Para o presidente do Setcergs, se o autônomo não está conseguindo comprovar a renda é porque não está fazendo a declaração do Imposto de Renda, pois juntamente com a carta-frete o motorista leva um conhecimento de transporte que fornece todas as informações necessárias para que não haja sonegação. “A ANTT criou o cartão-frete impondo a restrição ao uso de dinheiro. Essa é uma ingerência muito forte que pode travar as operações de transporte. Nossa posição é de diálogo, pois acreditamos que vai ser muito difícil colocá-la em prática”, destaca Silvano. E reforça que se a carta-frete for substituída apenas pelo cartão, o caminhoneiro autônomo também terá custos, só que o pagamento deixará de ser para o posto. Será transferido para a operadora do cartão ou para os bancos. “Ou seja, o caminhoneiro vai trocar um gasto por outro”, desabafa Silvano.
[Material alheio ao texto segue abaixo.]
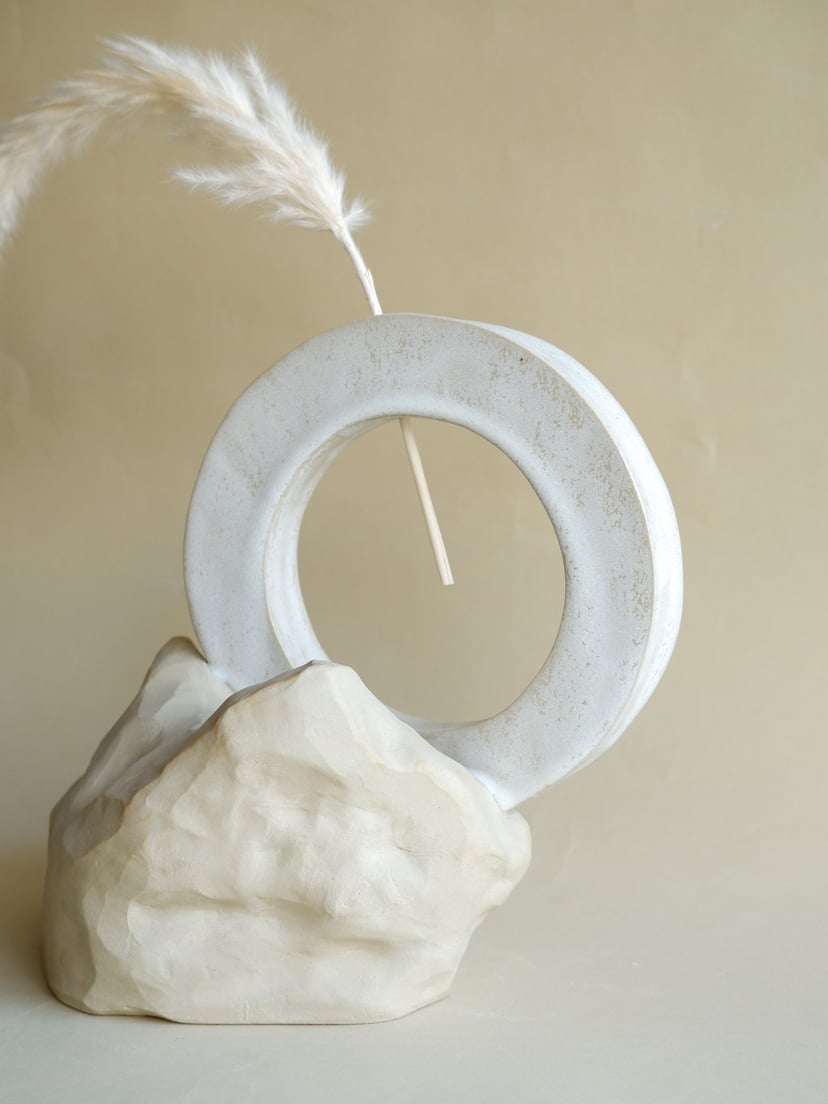 The Gems- Sculptural Vase 08 - wazon ceramiczny z kolekcji The Gems collection. Hand built of beautiful beige stoneware. This vase can be part of your home art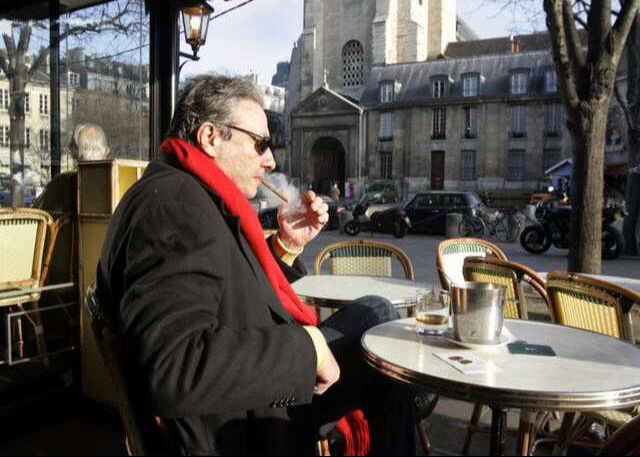 Fransa'da sigara içenleri üzecek haber! Açık alanlarda da içilemeyecek.. - 1. Resim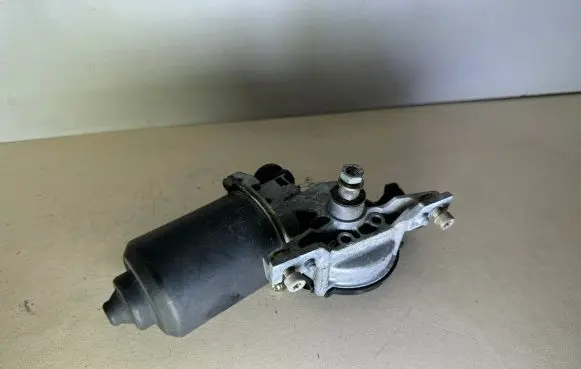 Toyota Corolla E120 E130 Wiper motor 851101A040 1592005171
O diretor do Setcergs, Francisco Cardoso, lembra que o documento de crédito mais importante do País é o dinheiro e que há a lei da isonomia na forma de pagamento. “Só que estão nos extraindo este direito a partir do momento em que somos obrigados a pagar em cartão”, afirma. A sugestão quanto à regulamentação da forma de pagamento, segundo Cardoso, é que no máximo 50% do valor do frete sejam depositados em conta bancária. E que o restante possa ser pago em dinheiro ou cheque para o motorista. “Nas capitais é fácil de operar com um cartão. Mas, nos locais remotos e distantes onde os caminhoneiros levam e buscam carga, não há agências bancárias. “Para o controle contra a sonegação o governo pode usar as informações fornecidas pelo sped”, afirma Cardoso. “O uso de cartão-frete será um retrocesso, pois pode gerar esperas. Vai contra a velocidade dos negócios do mundo moderno”, enfatiza Cardoso. 
O artigo da discórdia

A Lei nº 12.249, publicada no Diário Oficial em 11 de junho de 2010, acrescenta novos dispositivos à Lei nº 11.442, de 05/01/07, que disciplina o Transporte Rodoviário de Cargas (art. 5º-A e seus parágrafos) e muda as práticas de mercado relacionadas à contratação de transportadores autônomos. A lei ainda depende da regulamentação, através de Resolução da ANTT, o que inclui a realização de nova consulta ou audiência pública.

Art. 128. A Lei no 11.442, de 5 de janeiro de 2007, passa a vigorar acrescida do seguinte art. 5º-A:

Art. 5º-A-  O pagamento do frete do transporte rodoviário de cargas ao Transportador Autônomo de Cargas - TAC deverá ser efetuado por meio de crédito em conta de depósitos mantida em instituição bancária ou por outro meio de pagamento regulamentado pela Agência Nacional de Transportes Terrestres - ANTT.

§ 1º A conta de depósitos ou o outro meio de pagamento deverá ser de titularidade do TAC e identificado no conhecimento de transporte.

§ 2º O contratante e o subcontratante dos serviços de transporte rodoviário de cargas, assim como o cossignatário e o proprietário da carga, são solidariamente responsáveis pela obrigação prevista no caput deste artigo, resguardado o direito de regresso destes contra os primeiros.

§ 3º Para os fins deste artigo, equiparam-se ao TAC a Empresa de Transporte Rodoviário de Cargas - ETC que possuir, em sua frota, até 3 (três) veículos registrados no Registro Nacional de Transportadores Rodoviários de Cargas - RNTRC e as Cooperativas de Transporte de Cargas.

§ 4º As Cooperativas de Transporte de Cargas deverão efetuar o pagamento aos seus cooperados na forma do caput deste artigo.

§ 5º O registro das movimentações da conta de depósitos ou do meio de pagamento de que trata o caput deste artigo servirá como comprovante de rendimento do TAC.

§ 6º É vedado o pagamento do frete por qualquer outro meio ou forma diverso do previsto no caput deste artigo ou em seu regulamento.